6. Il ressort des pièces du dossier que la délivrance du permis de construire sollicité par M. G était subordonnée à la création de trois places de stationnement et que l'un des trois emplacements mentionnés dans le dossier de demande de permis de construire avait déjà été pris en compte dans le cadre de l'instruction de la déclaration préalable de Mme B, en vertu d'un contrat de bail conclu entre les intéressés le 1er août 2017. Si les requérants doivent être regardés comme excipant de l'illégalité de cette décision, en soutenant qu'une telle convention n'aurait pas dû permettre la délivrance de cette autorisation, dès lors qu'elle ne constitue pas une " concession à long terme " au sens des dispositions précitées, ce dont attesterait sa résiliation à la date du 10 février 2018, un tel moyen est inopérant, la déclaration préalable étant devenue définitive. Le maire était ainsi bien tenu de vérifier que le projet ne compromet pas la réalisation d'aires de stationnement prévues par l'autorisation antérieurement délivrée et, ainsi, en l'espèce, de refuser la demande des consorts G. Par suite, les requérants ne sont pas fondés à soutenir qu'en adoptant l'arrêté litigieux, le maire de Saint-Chamas aurait fait une inexacte application des dispositions de l'article L. 151-33 du code de l'urbanisme et de l'article 8 du règlement de la zone UA3 du plan local d'urbanisme applicable à la commune.

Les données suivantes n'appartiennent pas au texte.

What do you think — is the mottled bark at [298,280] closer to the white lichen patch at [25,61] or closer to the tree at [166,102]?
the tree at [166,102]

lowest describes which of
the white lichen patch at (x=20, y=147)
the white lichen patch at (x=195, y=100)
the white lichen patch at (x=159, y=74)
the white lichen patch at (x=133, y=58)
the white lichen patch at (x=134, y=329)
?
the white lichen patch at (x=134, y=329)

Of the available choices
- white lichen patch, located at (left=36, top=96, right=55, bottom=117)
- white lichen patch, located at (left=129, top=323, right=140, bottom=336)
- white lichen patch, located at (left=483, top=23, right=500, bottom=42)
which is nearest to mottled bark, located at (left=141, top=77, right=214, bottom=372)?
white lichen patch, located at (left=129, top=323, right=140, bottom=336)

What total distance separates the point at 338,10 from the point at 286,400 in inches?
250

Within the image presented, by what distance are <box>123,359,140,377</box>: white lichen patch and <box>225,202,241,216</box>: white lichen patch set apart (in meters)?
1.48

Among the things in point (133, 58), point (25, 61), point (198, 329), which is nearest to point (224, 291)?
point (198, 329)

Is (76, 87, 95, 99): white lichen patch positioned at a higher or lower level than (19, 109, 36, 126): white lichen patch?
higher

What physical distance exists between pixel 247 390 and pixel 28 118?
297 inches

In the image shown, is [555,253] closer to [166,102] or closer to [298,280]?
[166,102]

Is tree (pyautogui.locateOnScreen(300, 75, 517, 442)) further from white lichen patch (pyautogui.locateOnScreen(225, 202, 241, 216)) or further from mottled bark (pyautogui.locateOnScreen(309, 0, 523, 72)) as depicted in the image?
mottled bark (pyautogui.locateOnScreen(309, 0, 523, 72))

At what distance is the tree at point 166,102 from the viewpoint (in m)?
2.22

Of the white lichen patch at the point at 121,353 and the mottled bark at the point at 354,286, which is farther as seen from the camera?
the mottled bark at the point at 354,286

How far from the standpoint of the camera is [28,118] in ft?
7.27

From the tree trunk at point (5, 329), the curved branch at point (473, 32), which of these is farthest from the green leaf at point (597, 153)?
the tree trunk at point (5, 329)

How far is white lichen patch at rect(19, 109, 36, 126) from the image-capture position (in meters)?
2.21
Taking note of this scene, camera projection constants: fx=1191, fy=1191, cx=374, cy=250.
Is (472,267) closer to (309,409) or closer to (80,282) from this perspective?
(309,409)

7. Il résulte de tout ce qui précède que les conclusions aux fins d'annulation présentées par M. G et autres doivent être rejetées.

Sur les conclusions aux fins d'injonction et d'astreinte :

8. Le présent jugement n'appelant aucune mesure d'exécution, les conclusions aux fins d'injonction et d'astreinte présentées par M. G et autres doivent être rejetées.

Sur les conclusions tendant à l'application des dispositions de l'article L. 761-1 du code de justice administrative :

9. Il y a lieu, dans les circonstances de l'espèce, de mettre à la charge de M. G et autres la somme de 1 500 euros au titre de l'article L. 761-1 du code de justice administrative.

D E C I D E :

Article 1er : La requête de M. G et autres est rejetée.

Article 2 : M. G et autres verseront à la commune de Saint-Chamas la somme de 1 500 euros au titre de l'article L. 761-1 du code de justice administrative.

Article 3 : Le présent jugement sera notifié à M. E G, Mme J A épouse G et M. H G, et à la commune de Saint-Chamas.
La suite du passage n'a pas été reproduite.